Characterisation of temporal aiming for water waves with an anisotropic metabathymetry

TL;DR

This paper investigates the phenomenon of temporal aiming in water waves through a time-varying anisotropic metabathymetry, combining modeling, numerical simulations, and experimental validation to demonstrate wavepacket deflection caused by rapid medium changes.

Contribution

It introduces the concept of temporal aiming for water waves using a dynamic anisotropic bathymetry and provides a comprehensive analysis including theory, simulations, and experiments.

Findings

Wavepacket deflection due to rapid medium change

Quantitative scattering coefficients and deviation angles

Experimental confirmation of trajectory shift

Abstract

The deflection of waves by combining the effects of time modulation with anisotropy has been recently proposed in the context of electromagnetism.
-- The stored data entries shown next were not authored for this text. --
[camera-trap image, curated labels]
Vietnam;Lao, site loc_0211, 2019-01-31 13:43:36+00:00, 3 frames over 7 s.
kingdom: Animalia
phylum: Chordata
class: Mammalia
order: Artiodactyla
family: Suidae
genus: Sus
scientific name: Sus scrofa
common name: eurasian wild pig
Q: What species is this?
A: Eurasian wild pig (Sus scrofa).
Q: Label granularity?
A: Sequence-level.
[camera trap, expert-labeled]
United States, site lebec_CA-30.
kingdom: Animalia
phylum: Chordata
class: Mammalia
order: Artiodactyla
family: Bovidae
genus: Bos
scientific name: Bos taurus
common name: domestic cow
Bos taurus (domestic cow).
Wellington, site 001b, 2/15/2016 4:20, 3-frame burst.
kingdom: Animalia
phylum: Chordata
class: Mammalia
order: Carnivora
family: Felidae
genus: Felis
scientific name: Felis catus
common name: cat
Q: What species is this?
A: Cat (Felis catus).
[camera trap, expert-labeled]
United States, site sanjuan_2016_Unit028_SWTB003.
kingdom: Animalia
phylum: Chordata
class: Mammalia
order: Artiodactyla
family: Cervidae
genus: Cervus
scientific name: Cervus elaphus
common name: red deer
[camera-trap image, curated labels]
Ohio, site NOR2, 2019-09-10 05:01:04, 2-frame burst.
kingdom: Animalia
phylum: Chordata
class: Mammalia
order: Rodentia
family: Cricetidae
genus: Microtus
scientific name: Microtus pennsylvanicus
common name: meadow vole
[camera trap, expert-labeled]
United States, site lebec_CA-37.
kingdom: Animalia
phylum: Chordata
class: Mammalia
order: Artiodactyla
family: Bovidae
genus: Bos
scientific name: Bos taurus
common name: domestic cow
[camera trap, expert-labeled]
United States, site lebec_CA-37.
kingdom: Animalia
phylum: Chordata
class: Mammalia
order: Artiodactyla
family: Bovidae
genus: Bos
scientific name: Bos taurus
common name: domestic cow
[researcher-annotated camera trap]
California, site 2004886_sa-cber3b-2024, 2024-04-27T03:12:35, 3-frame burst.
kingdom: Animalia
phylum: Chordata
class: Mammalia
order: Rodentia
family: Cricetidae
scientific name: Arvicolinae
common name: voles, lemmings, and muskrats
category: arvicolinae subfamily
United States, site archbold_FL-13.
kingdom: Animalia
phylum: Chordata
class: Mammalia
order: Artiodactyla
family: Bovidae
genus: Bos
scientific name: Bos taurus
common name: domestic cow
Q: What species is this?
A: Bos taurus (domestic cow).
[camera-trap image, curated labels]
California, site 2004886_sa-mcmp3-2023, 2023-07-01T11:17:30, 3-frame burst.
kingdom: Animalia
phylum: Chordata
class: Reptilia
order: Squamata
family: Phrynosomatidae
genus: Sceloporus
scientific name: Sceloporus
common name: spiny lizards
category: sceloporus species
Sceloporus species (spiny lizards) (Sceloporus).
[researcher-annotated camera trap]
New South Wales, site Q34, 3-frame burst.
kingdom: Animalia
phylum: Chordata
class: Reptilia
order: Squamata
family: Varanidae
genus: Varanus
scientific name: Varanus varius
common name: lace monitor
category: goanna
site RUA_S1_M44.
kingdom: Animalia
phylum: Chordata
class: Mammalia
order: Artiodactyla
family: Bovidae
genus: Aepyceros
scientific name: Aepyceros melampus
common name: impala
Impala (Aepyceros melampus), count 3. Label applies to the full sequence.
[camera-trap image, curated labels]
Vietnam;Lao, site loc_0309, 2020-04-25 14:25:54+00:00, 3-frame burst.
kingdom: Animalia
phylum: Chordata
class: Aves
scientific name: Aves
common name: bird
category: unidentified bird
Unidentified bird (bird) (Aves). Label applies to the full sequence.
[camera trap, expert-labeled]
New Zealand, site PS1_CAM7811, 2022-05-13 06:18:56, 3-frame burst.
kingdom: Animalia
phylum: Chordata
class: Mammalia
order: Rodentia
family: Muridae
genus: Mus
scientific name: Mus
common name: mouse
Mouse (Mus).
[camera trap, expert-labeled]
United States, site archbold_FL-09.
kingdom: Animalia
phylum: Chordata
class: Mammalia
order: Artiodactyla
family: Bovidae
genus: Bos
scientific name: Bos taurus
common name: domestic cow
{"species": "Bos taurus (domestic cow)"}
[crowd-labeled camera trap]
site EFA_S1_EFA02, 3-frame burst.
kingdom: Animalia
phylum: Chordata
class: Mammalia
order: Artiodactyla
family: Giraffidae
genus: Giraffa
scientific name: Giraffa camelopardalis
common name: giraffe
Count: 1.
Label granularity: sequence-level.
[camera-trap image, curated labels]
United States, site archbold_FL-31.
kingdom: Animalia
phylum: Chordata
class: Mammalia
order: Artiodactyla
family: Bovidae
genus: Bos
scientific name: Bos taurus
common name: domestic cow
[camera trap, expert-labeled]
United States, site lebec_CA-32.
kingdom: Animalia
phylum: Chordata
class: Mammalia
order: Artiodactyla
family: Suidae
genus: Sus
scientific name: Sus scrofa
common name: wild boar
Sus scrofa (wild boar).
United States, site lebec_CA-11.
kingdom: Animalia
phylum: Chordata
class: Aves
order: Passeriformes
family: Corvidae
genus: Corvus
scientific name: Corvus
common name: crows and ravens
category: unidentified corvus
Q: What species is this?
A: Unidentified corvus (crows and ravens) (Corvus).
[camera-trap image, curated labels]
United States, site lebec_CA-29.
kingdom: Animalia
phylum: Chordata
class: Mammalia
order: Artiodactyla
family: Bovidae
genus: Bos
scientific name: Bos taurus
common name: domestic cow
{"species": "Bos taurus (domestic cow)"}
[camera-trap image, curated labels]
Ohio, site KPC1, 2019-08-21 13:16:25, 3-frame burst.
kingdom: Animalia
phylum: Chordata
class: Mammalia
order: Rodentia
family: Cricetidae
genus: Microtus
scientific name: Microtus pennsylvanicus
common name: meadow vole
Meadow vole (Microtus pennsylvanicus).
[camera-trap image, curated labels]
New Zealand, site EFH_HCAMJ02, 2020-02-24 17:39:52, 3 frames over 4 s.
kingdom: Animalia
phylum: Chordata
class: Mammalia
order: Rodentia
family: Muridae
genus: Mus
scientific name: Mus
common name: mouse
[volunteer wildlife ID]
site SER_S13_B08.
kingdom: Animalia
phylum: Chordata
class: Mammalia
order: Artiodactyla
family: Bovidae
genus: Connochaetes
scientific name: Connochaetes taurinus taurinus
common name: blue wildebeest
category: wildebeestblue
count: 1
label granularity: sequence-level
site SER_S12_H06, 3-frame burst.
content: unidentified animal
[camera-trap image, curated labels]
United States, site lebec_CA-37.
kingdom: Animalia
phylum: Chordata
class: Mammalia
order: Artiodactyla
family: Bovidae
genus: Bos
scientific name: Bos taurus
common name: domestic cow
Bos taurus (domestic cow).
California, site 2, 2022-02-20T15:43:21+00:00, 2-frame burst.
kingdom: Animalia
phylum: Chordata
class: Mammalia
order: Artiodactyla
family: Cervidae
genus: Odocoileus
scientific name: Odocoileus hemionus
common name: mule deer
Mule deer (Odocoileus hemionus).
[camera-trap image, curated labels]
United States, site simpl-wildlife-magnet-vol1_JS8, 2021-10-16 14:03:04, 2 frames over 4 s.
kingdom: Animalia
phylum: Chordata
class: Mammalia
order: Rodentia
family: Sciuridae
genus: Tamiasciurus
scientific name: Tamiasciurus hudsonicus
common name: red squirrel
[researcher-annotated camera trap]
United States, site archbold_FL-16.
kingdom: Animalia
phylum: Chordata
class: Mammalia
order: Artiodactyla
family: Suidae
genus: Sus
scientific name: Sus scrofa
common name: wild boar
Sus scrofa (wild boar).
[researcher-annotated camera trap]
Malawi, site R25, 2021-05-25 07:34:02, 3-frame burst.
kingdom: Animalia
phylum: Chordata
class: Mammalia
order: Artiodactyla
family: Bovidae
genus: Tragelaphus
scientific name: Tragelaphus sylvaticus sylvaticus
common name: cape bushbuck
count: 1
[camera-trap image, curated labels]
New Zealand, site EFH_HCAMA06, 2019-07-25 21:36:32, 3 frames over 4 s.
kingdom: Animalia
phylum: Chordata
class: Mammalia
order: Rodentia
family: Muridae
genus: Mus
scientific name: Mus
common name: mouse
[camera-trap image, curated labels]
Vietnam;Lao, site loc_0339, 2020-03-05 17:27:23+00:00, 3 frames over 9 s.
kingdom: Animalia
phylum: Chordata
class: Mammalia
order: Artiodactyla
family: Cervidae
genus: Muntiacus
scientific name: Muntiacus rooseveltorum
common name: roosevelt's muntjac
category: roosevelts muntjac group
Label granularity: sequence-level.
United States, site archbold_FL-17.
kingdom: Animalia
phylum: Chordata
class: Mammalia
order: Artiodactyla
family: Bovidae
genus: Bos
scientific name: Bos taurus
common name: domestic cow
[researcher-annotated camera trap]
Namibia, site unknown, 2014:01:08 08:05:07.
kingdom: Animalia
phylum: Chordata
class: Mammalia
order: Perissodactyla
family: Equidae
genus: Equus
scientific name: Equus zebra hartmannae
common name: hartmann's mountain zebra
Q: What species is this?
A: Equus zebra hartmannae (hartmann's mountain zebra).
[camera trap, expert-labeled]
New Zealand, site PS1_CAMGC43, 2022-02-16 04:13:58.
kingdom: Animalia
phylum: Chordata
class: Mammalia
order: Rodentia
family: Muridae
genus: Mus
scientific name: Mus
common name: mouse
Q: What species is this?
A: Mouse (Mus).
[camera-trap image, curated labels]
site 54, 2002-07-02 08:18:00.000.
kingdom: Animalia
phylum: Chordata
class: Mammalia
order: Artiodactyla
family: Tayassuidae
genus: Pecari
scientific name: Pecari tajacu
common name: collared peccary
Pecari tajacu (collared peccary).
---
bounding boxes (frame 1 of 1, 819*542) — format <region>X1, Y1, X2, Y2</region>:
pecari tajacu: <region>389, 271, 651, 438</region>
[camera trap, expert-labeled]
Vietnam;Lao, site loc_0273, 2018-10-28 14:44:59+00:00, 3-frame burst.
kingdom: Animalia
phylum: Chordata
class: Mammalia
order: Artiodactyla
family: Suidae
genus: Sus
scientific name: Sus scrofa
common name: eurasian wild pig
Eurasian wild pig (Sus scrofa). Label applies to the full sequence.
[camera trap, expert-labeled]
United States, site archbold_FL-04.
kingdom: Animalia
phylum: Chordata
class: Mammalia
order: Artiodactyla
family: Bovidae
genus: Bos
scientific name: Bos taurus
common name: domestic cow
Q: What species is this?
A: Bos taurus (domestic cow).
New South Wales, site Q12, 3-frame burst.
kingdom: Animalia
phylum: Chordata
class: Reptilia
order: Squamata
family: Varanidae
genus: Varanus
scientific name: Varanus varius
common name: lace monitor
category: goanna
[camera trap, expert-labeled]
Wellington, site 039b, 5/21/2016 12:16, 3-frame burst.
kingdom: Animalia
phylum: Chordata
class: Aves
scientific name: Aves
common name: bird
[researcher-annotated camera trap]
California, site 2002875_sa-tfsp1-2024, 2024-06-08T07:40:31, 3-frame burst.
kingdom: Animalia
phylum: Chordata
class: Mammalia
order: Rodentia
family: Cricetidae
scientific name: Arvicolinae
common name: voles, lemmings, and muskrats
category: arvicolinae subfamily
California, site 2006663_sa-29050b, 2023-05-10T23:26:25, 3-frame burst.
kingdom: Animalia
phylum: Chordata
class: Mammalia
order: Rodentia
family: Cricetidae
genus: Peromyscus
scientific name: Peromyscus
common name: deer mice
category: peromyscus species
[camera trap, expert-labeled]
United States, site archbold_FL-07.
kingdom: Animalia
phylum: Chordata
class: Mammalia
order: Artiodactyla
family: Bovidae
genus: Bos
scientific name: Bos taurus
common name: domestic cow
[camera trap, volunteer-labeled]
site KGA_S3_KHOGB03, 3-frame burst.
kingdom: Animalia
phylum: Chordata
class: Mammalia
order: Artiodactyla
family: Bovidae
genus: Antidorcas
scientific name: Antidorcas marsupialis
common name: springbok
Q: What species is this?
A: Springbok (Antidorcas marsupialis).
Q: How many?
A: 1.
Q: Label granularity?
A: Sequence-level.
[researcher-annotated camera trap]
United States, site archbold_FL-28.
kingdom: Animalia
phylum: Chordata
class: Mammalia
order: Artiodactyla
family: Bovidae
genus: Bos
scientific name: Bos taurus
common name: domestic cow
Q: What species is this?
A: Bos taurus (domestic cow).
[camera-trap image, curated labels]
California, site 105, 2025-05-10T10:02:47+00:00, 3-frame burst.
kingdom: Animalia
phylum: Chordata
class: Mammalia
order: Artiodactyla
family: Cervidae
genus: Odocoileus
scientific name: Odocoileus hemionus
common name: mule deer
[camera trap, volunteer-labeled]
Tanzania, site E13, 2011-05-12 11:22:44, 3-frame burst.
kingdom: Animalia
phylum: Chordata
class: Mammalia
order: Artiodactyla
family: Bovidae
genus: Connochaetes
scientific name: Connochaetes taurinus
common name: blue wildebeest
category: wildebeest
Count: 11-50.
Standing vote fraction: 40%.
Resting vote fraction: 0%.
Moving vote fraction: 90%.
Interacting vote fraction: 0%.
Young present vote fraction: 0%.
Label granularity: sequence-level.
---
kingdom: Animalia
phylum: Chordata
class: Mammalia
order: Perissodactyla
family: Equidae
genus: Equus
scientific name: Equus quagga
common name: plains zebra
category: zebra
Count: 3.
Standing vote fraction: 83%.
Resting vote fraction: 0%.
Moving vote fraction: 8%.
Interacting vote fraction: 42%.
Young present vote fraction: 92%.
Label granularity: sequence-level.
In this work, we characterise this phenomenon, called temporal aiming, for water waves using a time-varying metabathymetry. This metabathymetry is composed of thin vertical plates that are periodically arranged at the fluid bottom and which act as an effective anisotropic medium for the surface wave in the long-wavelength approximation. When this plate array is vertically lifted at the fluid bottom at a given time, the medium switches from isotropic to anisotropic, causing a wavepacket to scatter in time and deflect from its initial trajectory. Following a simple modelling, we obtain the scattering coefficients of the two waves generated due to the sudden medium change as well as the angle of deviation with respect to the incident angle. We then numerically evaluate this scattering problem with simulations of the full 2D effective anisotropic wave equation, with a time-dependent anisotropy tensor. Finally, we provide experimental evidence of the temporal aiming, using space time resolved measurement techniques, demonstrating the trajectory shift of a wavepacket and measuring its angle of deviation.